▶ CONSIGNES:
A. Transcrivez fidèlement le passage du fil sur l'encodage de texte, de « ## pulpnet (18 » à « caractères en ASCII. ».
B. Pour chacune des affirmations suivantes, indiquez si elle concorde avec le fil sur l'encodage de texte, en répondant par oui ou par non et en citant à l'identique les mots décisifs : (i) mxmac doit convertir ses fichiers au codage Windows ; (ii) PcConverter est présenté comme un logiciel gratuit ; (iii) pulpnet signale une application en ligne gratuite.

═════ DOCUMENT SOURCE ═════

# probleme d'encodage texte



## mxmac (18 Mai 2002)

J'ai un probleme d'encodage pour des fichiers textes, il faut que je transforme mes simple-text en doc. texte de codage window. Les habitués du forum création web m'ont donné des tuyaux qui m'ont juste mené a des modifs web (convertion style :%ecu...)


----------



## pulpnet (18 Mai 2002)

Salut,

Si c'est les même problèmes d'encodages que pour le web dans ce cas il faut que tu convertisses tes caractères en ASCII.

Tu as un petit utilitaire sous Mac os9 et macosX pour ça : http://www.vampiresoft.com/Products/MacOS/PcConverter.html 

ou alors tu as une petite apllication online gratuite ici :
http://www.flashxpress.net/2001/html/flash/as/encodage/index.htm 







@+

[18 mai 2002 : message édité par pulpnet]


----------



## mxmac (19 Mai 2002)

pcconverteur a l'air d'un trés bon produit mais c'est un share a 30$ et ma carte bleu au usa !!!!... et tant qu'il n'est enregistrer il massacre le fichier ! y'a pas aut'chose ? une bidouille ? des code a rentrer dans le texte ?


----------

═════ LIGNES DE DONNÉES ═════

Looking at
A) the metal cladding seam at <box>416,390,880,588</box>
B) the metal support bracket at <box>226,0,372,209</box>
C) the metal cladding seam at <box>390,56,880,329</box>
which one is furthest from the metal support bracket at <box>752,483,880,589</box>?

═════

▶ CORRIGÉS DÉTAILLÉS:
A.
## pulpnet (18 Mai 2002)

Salut,

Si c'est les même problèmes d'encodages que pour le web dans ce cas il faut que tu convertisses tes caractères en ASCII.

B.
(i) Oui : « il faut que je transforme mes simple-text en doc. texte de codage window ».
(ii) Non : « c'est un share a 30$ ».
(iii) Oui : « ou alors tu as une petite apllication online gratuite ici : ».